Structured vs Unstructured Ward in Hierarchical Clustering using Scikit Learn

Introduction

A well-liked and frequently used technique for classifying and clustering data is hierarchical clustering. In hierarchical clustering, data points are categorized according to their similarity, with similar data points placed in the same cluster and dissimilar data points kept in distinct clusters.

How to assess the degree of similarity between data points and how to combine clusters is one of the crucial decisions in hierarchical clustering. The two most popular techniques for this in Scikit-Learn are unstructured Ward and structured Ward.

Structured Ward Clustering

• A ward linkage criteria is used by the hierarchical clustering technique known as "structured ward" to gauge how related the data points are to one another.
• This criterion evaluates the sum of squared distances between every pair of data points in the two combined clusters.
• This approach seeks to produce compact, well-separated clusters by minimizing the overall within-cluster variance.
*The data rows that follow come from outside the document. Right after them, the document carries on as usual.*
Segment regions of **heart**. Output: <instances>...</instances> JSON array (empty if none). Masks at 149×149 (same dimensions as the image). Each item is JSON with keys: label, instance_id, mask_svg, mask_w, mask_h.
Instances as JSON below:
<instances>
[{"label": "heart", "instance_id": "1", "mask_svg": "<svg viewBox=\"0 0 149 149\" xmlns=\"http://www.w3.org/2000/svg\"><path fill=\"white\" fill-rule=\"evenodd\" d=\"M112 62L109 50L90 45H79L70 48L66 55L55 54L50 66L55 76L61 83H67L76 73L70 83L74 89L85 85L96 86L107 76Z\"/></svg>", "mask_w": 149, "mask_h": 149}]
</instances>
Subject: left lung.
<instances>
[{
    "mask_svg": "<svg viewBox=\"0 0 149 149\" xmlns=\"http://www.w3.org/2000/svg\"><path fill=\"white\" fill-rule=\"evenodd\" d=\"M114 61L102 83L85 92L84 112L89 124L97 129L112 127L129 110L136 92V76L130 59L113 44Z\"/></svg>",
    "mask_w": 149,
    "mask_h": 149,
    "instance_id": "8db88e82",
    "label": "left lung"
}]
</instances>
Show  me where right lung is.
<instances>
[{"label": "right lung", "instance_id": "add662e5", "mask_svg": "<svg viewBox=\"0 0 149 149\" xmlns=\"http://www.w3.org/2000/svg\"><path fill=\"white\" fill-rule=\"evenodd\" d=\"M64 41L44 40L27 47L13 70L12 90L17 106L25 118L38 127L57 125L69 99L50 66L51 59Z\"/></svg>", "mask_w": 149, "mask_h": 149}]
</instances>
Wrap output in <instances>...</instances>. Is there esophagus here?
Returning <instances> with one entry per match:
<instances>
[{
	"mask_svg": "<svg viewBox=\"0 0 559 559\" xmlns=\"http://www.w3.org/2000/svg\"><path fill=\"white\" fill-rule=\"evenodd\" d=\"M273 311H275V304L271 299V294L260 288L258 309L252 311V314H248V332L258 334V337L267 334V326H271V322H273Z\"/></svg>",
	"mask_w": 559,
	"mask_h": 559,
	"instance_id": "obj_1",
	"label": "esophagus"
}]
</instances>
Unstructured Ward Clustering

• Unstructured Ward is a hierarchical clustering technique that employs a related ward linkage criterion but uses a different distance metric.
• Unstructured Ward uses a Euclidean distance metric to gauge how comparable two data points are rather than calculating the sum of squared distances.
• More flexible clusters are produced, enabling more intricate shapes and structures.

Conditional Use Cases

• Overall, wards are a helpful technique in scikit-learn for hierarchical clustering, whether they are structured or unstructured.
• The qualities of the data and the required cluster features determine which of the two methods should be used.
• A structured Ward is often more appropriate for data with compact and well-separated clusters.
• Data with more intricate and flexible cluster structures are more suitable for unstructured Ward.
• Let's look at it in the example below.
• The silhouette score will show which algorithms perform better on challenging datasets.

A Swiss roll dataset is created, and hierarchical clustering is applied to their location.

The clustering is only allowed in the k-Nearest Neighbours network in the second stage, which is a hierarchical clustering with a prior structure. In the first step, hierarchical clustering is carried out without connectivity limitations on the structure and is only based on distance.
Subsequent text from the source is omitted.